1. Money for flood defence
Following this summer’s catastrophes, floods are at the front of every insurer’s and brokers’ mind. The industry expects to pay out upwards of £3bn in claims, while the government has committed less than £1bn to improving defences. Royal & SunAlliance property development manager Alan Gairns says: “We need consistency in flood defence spending. The spend from government always follows an event. We need a programme looking perhaps 10 years ahead to provide certainty.” This is especially pressing as the government prepares to build thousands of homes on flood plains.
2. Bermuda exodus
With every week bringing news of another company disappearing into the Bermuda Triangle, the Lloyd’s and London markets are anxious for the UK to increase its competitiveness – in plain English, to cut its corporation tax. UK corporation tax currently reaches up to 30%, which doesn’t look good next to Bermuda’s 0%. Chuck in the capital’s creaking infrastructure and soaring cost of living, and you might ask why more companies haven’t packed their bags. Biba chief executive Eric Galbraith says: “The
“The government has listened to us in the past, but any actual change takes such a long time. It’s a great frustration
Eric Galbraith, Biba
government must ensure a good tax environment if people are to stay in the UK. The government has said it will engage with the tax environment, but nothing has happened at all.”
3. Listen to the industry
In 2006, as chancellor, Brown established the high level group for financial services with great fanfare and pledged to hold an insurance summit this autumn. But since he moved next door, little has been heard from the group and, while the Treasury insists the summit will go ahead, it is unable to name a date. With little more than one autumn month left, the government had better get cracking if it is to keep its promise. And if the summit does take place, ministers must act quickly on the industry’s advice. Galbraith says: “They have listened to us in the past, but any actual change takes such a long time. It’s a great frustration.”
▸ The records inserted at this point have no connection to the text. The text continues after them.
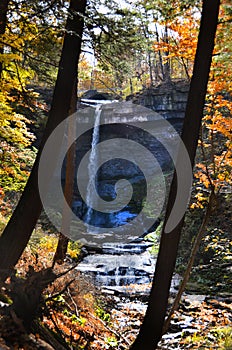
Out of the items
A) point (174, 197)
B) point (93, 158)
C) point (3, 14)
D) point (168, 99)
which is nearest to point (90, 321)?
point (174, 197)

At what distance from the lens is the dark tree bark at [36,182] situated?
193 inches

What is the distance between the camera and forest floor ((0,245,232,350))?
3609 mm

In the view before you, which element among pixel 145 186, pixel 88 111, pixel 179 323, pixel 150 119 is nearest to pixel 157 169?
pixel 145 186

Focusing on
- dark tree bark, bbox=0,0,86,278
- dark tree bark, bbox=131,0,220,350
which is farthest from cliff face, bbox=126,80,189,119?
dark tree bark, bbox=131,0,220,350

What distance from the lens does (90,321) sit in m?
5.70

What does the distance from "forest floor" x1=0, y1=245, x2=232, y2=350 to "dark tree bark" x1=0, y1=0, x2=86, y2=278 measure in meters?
0.37

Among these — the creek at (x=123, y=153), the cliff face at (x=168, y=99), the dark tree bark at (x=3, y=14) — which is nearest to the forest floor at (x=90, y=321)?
the dark tree bark at (x=3, y=14)

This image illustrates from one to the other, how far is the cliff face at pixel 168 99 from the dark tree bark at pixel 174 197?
Result: 56.2 ft

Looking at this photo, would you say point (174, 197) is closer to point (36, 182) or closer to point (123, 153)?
point (36, 182)

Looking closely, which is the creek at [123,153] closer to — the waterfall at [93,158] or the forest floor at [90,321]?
the waterfall at [93,158]

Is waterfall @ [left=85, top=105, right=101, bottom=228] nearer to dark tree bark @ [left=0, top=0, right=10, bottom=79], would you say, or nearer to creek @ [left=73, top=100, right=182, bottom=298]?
creek @ [left=73, top=100, right=182, bottom=298]

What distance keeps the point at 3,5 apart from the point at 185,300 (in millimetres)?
7252

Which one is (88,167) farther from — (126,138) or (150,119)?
(150,119)

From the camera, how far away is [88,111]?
903 inches
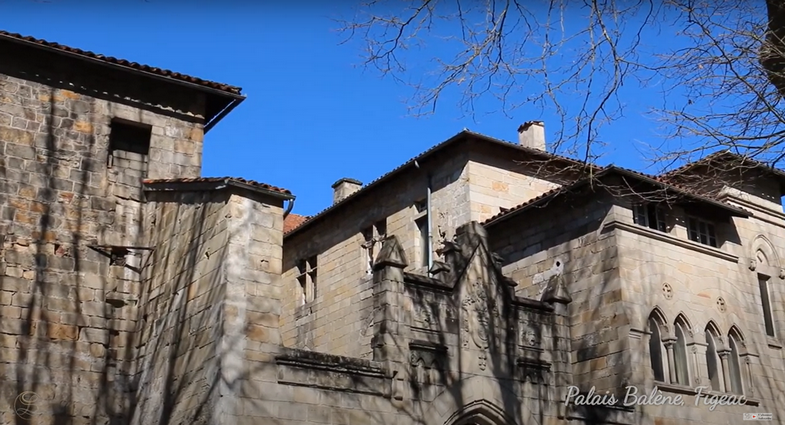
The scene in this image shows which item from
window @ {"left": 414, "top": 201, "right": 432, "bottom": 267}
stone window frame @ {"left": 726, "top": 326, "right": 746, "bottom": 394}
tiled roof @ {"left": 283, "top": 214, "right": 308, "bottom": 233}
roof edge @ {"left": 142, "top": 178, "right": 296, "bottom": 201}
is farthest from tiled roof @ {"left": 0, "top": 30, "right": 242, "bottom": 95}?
tiled roof @ {"left": 283, "top": 214, "right": 308, "bottom": 233}

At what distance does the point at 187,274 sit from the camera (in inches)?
519

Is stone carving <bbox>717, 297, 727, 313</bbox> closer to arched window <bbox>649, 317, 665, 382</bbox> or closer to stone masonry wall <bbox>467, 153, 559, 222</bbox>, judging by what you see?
arched window <bbox>649, 317, 665, 382</bbox>

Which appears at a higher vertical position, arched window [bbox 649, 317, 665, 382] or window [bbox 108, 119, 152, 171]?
window [bbox 108, 119, 152, 171]

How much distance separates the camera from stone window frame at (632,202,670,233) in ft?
58.4

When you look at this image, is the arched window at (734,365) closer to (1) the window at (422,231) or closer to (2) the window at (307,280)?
(1) the window at (422,231)

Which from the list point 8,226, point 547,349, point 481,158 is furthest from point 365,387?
point 481,158

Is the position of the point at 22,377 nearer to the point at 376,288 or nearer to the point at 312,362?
the point at 312,362

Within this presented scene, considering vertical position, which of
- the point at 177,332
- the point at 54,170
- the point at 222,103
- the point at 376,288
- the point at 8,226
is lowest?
the point at 177,332

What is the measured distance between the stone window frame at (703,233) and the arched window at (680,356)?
7.18 ft

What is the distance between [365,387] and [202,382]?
2.45 m

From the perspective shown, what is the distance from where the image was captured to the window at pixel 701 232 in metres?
18.9

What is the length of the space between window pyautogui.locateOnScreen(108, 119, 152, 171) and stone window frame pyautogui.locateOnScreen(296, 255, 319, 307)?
32.3 feet

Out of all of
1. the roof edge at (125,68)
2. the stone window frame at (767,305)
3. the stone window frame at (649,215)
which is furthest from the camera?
the stone window frame at (767,305)

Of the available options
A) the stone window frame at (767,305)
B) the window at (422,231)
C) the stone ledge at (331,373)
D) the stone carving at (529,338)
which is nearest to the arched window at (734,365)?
the stone window frame at (767,305)
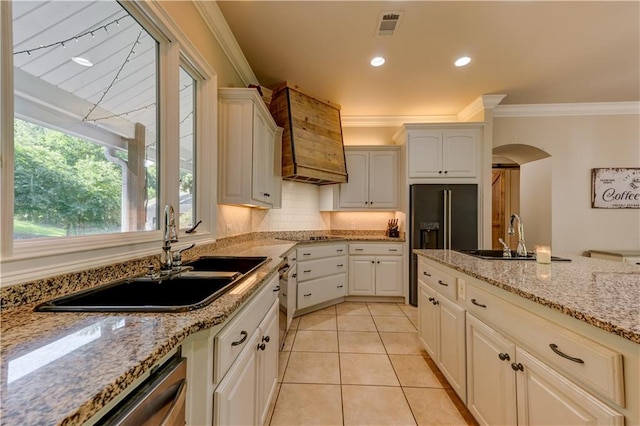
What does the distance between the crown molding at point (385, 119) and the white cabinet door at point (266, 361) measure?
3.49 meters

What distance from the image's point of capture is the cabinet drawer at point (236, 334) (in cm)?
87

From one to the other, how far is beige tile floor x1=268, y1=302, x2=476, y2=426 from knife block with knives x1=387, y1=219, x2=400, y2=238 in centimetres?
145

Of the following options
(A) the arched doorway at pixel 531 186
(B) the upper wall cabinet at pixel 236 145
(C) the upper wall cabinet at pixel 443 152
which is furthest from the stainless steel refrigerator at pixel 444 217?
(B) the upper wall cabinet at pixel 236 145

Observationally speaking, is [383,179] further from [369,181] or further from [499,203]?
[499,203]

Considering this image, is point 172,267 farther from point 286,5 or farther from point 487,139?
point 487,139

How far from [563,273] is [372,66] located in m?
2.62

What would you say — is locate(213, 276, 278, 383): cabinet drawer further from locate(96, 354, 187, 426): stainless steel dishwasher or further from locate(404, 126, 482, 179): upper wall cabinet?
locate(404, 126, 482, 179): upper wall cabinet

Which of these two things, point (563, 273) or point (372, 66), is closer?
point (563, 273)

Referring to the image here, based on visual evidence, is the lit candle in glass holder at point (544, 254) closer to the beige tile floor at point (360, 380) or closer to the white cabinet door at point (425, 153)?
the beige tile floor at point (360, 380)

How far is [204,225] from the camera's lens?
2.17m

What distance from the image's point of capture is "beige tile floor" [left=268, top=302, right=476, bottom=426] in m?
1.66

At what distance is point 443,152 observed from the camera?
3697 millimetres

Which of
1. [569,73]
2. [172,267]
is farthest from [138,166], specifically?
[569,73]

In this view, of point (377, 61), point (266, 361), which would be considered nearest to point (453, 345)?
point (266, 361)
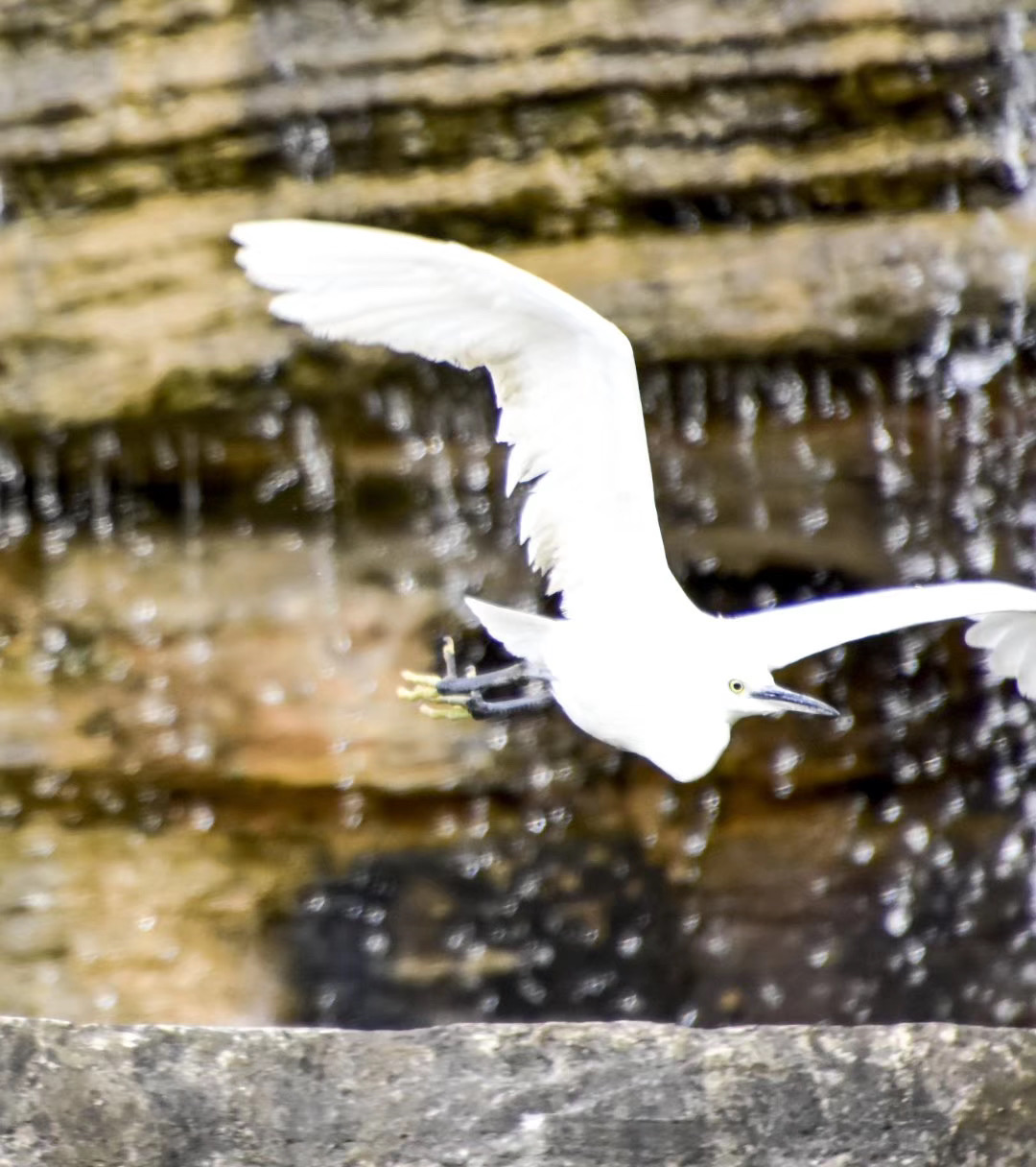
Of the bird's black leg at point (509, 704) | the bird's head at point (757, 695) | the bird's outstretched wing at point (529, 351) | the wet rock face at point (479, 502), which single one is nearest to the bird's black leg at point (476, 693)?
the bird's black leg at point (509, 704)

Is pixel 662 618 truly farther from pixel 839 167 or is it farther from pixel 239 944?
pixel 239 944

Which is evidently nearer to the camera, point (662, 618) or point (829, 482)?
point (662, 618)

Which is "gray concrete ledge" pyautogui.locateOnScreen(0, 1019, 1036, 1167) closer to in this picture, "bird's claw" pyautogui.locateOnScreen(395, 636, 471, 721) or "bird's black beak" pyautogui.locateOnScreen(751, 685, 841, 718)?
"bird's black beak" pyautogui.locateOnScreen(751, 685, 841, 718)

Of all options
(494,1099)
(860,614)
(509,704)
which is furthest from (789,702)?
(494,1099)

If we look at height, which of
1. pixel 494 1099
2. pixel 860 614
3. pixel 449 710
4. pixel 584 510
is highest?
pixel 584 510

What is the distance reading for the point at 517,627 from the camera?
2420mm

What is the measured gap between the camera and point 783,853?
322 centimetres

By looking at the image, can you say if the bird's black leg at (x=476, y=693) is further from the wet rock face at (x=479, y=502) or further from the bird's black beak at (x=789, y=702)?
the wet rock face at (x=479, y=502)

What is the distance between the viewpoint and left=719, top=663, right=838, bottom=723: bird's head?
7.40 ft

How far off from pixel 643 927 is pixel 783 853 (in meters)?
0.32

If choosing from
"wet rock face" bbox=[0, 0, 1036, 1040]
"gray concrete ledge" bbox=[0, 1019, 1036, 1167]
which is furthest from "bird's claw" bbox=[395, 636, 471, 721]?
"gray concrete ledge" bbox=[0, 1019, 1036, 1167]

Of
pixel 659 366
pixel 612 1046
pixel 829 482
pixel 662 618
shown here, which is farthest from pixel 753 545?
pixel 612 1046

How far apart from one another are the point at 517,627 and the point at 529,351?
1.50 feet

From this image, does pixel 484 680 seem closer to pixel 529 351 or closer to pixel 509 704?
pixel 509 704
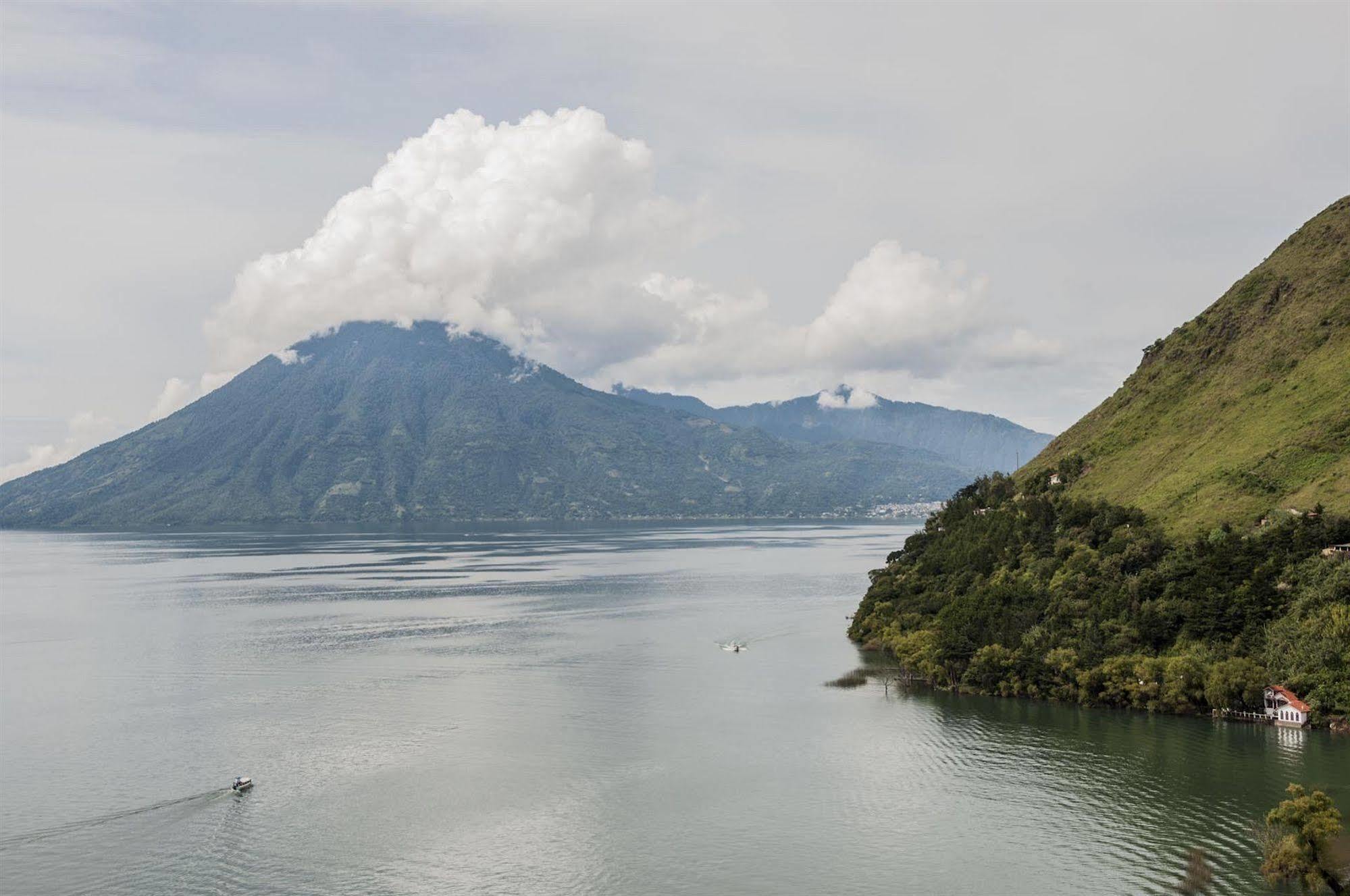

4. Ease the regulatory load
The Labour government introduced FSA regulation of the general insurance market – for which it may never
be forgiven. With the Treating Customers Fairly initiative, there has been a much-needed shift towards principles-based regulation but, particularly for the smaller broker, the red tape is still stifling. IIB director general Andrew Paddick says: “From a broker’s perspective, regulation by the FSA has been a bitter disappointment. It has been extremely expensive and I don’t believe there have been any consumer benefits at all.” Paddick also bemoans the lack of democracy in the new system, with the FSA unelected and unaccountable.
5. Uninsured driving
There are some two million motorists driving on UK roads without insurance – the vast majority motoring on unpunished. The industry is left to meet the cost of accidents involving uninsured drivers, adding £30 a year to the premium of honest drivers. Yet an uninsured driver faces a fine of just £100. Industry lobbyists believe the government must make the minimum penalty for driving without insurance at least comparable to an annual motor premium if it is to stop the epidemic of uninsured drivers.
6. Injury claims reform
The average employers’ liability claim takes three years to process. This may fill the lawyer’s boots, but for all other parties, it’s a costly delay. The vast majority of claims are uncontested and could be resolved in a matter of months. The government moved in the right direction with its recent consultation on reform, but, the ABI’s Leaman says: “We require legislation and more government action.”.